* **Testo**
Altra è la natura di ipotesi sul tipo di un viaggio o di una permanenza
all'estero; sicché l'impedimento non è qui totale, ma consente o richiede
addirittura che le funzioni medesime siano bipartite, venendo affidate al
supplente in quella sola parte che vada esercitata nella capitale o comunque
all'interno dei confini nazionali. Ci si chiede, ancora, se la figura
dell'impedimento possa essere estesa a tal punto da comprendervi un grave
scandalo. Ma il problema non può essere correttamente impostato, se non si
considera cosa stabiliscono le norme costituzionali per responsabilità penali
del capo dello stato. L'art. 90 Cost. dispone in proposito che il "presidente
della repubblica non è responsabile degli atti compiuti nell'esercizio delle
sue funzioni, tranne che per alto tradimento o per attentato alla
costituzione". Ne segue che i procedimenti penali comune non concretano una
nuova causa d'impedimento presidenziale. Per meglio dire, se dal procedimento
derivasse una condanna comportante l'interdizione dai pubblici uffici, il presidente
dovrebbe ritenersi decaduto; mentre in ogni altro caso del genere non si
produrrebbero impedimenti di sorta. Ma giova aggiungere che, in tutte queste
situazioni, la valvola di sicurezza è rappresentata dalla volontarie
dimissioni: alle quali il presidente può sempre ricorrere. Meno complesso è il
problema relativo alla durata massima dell'impedimento temporaneo: gli
impedimenti temporanei devono essere considerati in relazione alla loro durata
che comunque dipende dalla valutazione degli organi interessati, con
riferimento alla gravità della causa impeditivi, alla possibilità che essa
venga meno o si protragga indefinitivamente, alla stessa data di scadenza del
settennato presidenziale in corso. S'intende in tal modo che il problema non è
ancora compiutamente risolto: perché resta da vedere a quale organo spetti il
potere di accertamento. Indiscutibile è il coinvolgimento del governo. Ma non è
meno evidente che il governo deve ottenere a tal fine il consenso del
presidente del senato. Un simile quadro si presta a generare l'impressione che
l'accertamento degli impedimenti presidenziali costituisca l'oggetto di una
disciplina quanto mai confusa ed incerta. Ma è più giusto concludere che
l'accertamento stesso rappresenta il frutto di un procedimento a struttura
variabile, nel quale vari organi statali di vertice possono inserirsi sulla
base di regole convenzionali, volta per volta stipulabili d'intesa fra i loro
titolari.

* **Materiale estratto**
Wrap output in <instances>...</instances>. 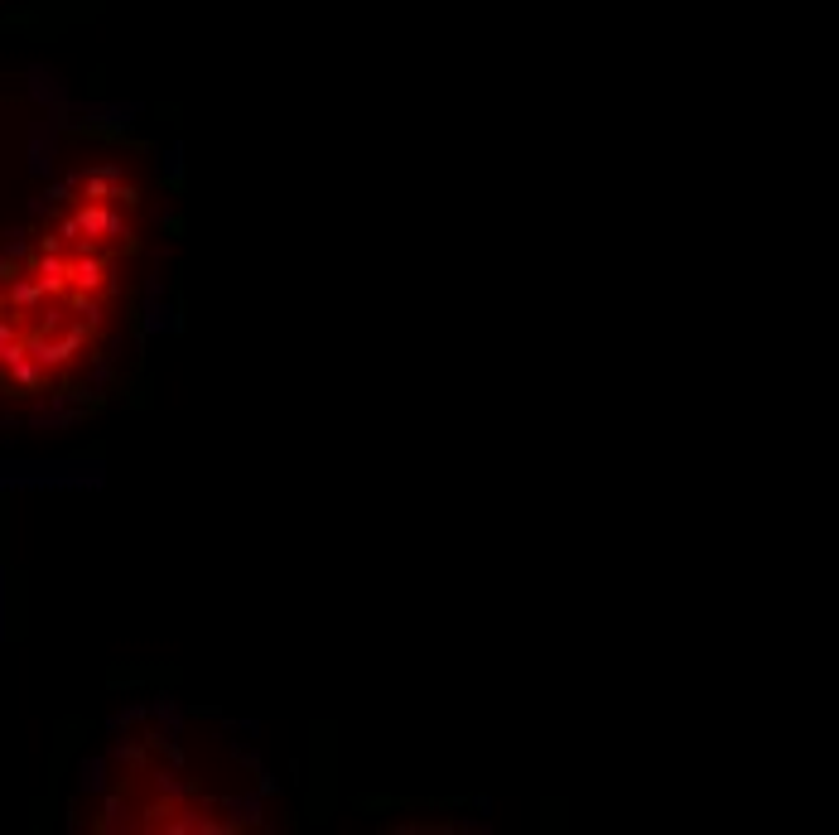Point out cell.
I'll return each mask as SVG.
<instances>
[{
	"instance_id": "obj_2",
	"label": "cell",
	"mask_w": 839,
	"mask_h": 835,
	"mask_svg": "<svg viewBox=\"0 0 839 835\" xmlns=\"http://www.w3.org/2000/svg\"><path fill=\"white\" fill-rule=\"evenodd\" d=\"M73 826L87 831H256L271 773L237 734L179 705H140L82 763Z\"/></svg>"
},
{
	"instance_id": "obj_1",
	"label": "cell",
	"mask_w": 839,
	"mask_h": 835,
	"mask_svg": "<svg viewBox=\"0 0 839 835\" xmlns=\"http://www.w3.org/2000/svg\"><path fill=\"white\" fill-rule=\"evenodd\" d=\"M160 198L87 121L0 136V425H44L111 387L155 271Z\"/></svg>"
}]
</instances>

...

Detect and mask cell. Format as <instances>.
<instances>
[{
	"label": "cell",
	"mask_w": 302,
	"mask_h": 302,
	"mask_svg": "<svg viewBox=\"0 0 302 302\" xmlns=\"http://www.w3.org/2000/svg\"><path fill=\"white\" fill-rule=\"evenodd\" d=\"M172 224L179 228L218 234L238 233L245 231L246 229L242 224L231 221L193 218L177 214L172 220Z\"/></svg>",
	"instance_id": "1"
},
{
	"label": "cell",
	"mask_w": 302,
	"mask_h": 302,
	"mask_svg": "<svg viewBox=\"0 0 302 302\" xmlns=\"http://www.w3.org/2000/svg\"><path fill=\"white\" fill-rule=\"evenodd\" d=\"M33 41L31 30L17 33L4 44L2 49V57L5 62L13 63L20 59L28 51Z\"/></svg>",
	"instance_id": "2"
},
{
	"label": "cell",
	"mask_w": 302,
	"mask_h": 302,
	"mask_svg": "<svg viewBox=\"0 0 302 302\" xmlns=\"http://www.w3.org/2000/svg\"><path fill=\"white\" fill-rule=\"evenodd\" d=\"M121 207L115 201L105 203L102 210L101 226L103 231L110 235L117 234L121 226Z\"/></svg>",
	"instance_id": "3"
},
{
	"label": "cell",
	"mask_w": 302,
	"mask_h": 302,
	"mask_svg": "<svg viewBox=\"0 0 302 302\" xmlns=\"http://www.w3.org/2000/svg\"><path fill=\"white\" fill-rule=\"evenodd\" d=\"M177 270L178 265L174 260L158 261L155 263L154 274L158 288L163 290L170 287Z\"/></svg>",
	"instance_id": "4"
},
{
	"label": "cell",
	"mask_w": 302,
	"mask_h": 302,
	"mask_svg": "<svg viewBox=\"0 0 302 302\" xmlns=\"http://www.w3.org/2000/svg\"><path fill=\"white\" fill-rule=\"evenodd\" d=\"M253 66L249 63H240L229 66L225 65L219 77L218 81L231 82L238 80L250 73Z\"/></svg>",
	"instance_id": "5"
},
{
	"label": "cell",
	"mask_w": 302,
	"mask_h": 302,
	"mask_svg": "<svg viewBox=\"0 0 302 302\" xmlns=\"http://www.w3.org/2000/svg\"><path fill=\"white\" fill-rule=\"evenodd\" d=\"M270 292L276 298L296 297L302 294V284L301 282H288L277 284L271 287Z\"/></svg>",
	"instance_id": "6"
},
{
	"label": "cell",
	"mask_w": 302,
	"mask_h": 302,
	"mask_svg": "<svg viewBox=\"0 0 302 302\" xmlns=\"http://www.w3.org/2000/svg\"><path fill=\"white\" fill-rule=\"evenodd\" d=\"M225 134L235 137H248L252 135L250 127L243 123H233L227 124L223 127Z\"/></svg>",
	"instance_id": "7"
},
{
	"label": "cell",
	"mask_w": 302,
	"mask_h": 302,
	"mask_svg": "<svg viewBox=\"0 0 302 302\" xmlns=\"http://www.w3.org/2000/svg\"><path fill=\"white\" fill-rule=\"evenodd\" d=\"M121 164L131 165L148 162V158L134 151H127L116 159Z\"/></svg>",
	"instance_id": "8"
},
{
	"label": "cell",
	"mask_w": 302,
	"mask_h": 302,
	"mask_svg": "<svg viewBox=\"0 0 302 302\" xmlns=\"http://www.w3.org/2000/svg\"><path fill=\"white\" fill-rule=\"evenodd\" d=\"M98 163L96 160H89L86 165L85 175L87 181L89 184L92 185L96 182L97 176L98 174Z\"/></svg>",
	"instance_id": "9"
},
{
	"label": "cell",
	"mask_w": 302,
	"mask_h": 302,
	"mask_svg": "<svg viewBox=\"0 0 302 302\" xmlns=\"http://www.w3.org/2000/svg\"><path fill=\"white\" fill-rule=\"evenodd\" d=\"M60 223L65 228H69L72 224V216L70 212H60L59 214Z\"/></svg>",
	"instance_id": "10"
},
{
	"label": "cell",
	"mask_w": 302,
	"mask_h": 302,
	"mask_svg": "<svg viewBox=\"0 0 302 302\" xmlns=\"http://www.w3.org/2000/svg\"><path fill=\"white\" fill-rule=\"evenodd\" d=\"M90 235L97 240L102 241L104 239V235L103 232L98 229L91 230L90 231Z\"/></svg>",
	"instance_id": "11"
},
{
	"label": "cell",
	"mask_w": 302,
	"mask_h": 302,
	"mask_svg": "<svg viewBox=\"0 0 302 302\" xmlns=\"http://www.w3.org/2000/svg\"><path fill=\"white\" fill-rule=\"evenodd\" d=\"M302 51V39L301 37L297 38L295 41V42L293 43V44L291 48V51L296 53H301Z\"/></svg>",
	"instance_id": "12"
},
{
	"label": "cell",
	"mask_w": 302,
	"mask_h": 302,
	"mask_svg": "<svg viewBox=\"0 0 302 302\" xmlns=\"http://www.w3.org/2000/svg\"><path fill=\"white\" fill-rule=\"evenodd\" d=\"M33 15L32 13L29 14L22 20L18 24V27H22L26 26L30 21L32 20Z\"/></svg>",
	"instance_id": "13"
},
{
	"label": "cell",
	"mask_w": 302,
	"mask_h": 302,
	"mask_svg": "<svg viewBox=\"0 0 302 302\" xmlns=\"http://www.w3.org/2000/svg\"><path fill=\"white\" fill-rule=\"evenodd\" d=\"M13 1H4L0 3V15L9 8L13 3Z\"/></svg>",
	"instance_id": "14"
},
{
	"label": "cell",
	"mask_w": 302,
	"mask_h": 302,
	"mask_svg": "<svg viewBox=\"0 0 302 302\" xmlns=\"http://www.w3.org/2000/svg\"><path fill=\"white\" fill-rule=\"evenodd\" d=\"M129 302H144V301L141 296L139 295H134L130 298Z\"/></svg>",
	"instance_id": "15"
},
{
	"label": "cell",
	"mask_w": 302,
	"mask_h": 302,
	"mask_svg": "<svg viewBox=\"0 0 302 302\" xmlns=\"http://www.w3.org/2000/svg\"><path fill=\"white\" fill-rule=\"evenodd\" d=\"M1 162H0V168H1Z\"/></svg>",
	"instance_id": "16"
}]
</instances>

* **Descrizione esercizio**
Per favore, riprendi il testo sull'impedimento del presidente della repubblica e proseguilo dopo la sua ultima frase. Questo materiale è separato dal testo e non ha legami con esso.

* **Risultato**
Quanto infine ai poteri del supplente la dottrina si presenta
nuovamente divisa: per costituzione il supplente dovrebbe esercitare tutte le
funzioni che in quelle circostanze risultassero validamente esplicabili da un
vero e proprio presidente della repubblica. Ed anzi vi è che ritiene che sia
dato al supplente di procedere persino allo scioglimento anticipato delle
camere.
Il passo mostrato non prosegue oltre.